Report, copied in full, every line of the records below that contains the word "distance".
— start —
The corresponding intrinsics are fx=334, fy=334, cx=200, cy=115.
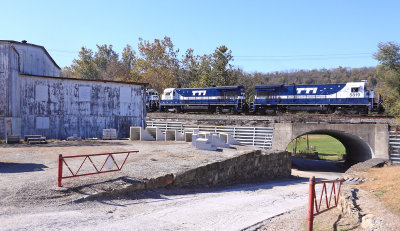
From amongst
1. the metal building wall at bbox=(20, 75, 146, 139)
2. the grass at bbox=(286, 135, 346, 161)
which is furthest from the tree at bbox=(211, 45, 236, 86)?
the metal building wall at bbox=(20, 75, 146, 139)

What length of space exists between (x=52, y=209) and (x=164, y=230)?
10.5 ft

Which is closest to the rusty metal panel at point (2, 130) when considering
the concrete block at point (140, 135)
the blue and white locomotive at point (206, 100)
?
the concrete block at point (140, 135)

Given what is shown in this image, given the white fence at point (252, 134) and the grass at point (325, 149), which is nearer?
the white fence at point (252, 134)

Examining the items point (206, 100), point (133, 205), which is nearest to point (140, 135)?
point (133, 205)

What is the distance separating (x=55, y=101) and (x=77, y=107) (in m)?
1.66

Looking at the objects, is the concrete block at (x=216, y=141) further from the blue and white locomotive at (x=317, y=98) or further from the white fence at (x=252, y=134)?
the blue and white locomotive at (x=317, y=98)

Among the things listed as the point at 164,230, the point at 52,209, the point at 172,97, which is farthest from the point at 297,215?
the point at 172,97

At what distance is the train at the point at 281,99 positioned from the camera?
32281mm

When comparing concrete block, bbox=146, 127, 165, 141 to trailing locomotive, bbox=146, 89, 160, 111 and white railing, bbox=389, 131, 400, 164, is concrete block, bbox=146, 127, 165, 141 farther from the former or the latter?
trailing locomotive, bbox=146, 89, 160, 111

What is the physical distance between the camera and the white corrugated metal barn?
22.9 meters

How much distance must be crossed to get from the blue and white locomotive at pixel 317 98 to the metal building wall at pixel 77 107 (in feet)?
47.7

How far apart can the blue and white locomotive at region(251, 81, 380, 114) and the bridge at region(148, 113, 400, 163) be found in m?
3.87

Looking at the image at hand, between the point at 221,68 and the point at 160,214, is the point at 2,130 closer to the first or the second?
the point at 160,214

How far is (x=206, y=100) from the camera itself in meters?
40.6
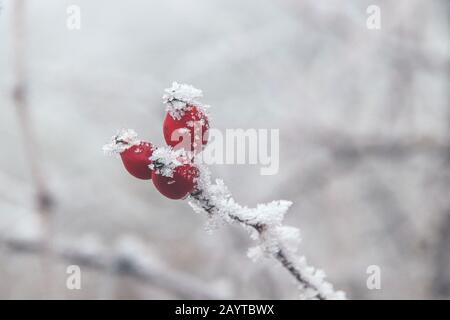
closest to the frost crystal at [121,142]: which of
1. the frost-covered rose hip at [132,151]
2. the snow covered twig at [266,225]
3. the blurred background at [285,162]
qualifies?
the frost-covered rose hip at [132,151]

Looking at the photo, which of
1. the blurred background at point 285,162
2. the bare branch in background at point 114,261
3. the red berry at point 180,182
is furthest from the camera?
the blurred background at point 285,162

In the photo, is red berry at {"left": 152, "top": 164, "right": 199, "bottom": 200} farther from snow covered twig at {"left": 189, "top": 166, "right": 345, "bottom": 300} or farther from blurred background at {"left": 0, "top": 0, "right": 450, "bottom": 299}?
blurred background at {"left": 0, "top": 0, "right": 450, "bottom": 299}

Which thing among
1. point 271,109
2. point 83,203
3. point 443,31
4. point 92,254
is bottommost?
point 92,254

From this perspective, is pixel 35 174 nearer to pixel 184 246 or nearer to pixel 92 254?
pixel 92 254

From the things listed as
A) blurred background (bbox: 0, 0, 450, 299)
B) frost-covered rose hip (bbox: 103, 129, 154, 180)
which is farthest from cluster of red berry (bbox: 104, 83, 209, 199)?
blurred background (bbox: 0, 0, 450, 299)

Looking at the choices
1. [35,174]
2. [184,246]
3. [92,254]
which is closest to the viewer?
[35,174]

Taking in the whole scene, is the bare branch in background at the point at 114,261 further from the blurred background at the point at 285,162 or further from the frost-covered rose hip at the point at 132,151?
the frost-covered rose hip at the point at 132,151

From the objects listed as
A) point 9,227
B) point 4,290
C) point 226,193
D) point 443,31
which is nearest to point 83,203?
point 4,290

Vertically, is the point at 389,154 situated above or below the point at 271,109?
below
— end —
— start —
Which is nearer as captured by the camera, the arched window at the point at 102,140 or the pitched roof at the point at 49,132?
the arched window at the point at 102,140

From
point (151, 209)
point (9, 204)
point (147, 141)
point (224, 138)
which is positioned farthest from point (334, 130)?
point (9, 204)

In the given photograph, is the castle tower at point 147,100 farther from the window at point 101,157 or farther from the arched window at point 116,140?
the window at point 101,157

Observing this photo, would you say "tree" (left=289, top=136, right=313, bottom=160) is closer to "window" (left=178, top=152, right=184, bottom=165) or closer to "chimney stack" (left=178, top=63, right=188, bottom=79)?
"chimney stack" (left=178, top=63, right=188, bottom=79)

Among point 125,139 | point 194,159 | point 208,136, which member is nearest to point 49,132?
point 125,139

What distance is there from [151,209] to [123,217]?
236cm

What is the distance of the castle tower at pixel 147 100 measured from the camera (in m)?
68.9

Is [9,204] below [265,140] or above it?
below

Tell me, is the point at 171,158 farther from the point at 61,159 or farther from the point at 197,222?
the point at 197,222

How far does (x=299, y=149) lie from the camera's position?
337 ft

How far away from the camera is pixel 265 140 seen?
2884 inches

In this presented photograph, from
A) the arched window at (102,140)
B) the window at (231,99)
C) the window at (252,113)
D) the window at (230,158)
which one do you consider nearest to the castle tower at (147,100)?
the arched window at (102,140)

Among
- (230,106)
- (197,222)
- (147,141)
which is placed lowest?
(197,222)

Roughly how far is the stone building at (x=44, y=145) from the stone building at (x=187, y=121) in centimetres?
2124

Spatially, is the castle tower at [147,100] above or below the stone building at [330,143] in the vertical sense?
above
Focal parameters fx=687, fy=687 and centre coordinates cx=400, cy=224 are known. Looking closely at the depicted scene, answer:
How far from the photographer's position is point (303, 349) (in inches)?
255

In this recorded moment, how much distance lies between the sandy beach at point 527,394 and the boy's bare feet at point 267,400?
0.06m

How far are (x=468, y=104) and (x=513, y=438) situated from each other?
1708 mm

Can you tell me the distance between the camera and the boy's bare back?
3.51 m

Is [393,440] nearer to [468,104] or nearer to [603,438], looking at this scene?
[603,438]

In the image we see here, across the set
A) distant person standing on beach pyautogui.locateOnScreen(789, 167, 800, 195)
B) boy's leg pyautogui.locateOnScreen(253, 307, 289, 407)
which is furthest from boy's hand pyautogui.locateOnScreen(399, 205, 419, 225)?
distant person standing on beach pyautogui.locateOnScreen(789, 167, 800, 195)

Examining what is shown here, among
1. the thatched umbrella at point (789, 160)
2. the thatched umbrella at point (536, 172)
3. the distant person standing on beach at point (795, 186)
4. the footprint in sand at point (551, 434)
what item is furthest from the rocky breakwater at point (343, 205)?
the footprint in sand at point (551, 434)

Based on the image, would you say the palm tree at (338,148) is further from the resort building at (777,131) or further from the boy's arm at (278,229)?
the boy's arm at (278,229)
— end —
▶ _WORKED SOLUTION_
What is the distance separating (x=55, y=101) and (x=77, y=107) (in m)?
At what distance is the train at the point at 281,99 positioned from the camera?
What is the physical distance between the camera and the white corrugated metal barn?
How much distance must be crossed to get from the blue and white locomotive at pixel 317 98 to the metal building wall at pixel 77 107 (in feet)?
What distance is there from [151,209] to [123,217]?
What is the distance of the castle tower at pixel 147 100 measured from the camera (in m)?
In this recorded moment, how much distance lies between the sandy beach at point 527,394 and the boy's bare feet at point 267,400?
Can you tell me the distance between the camera and the boy's bare back?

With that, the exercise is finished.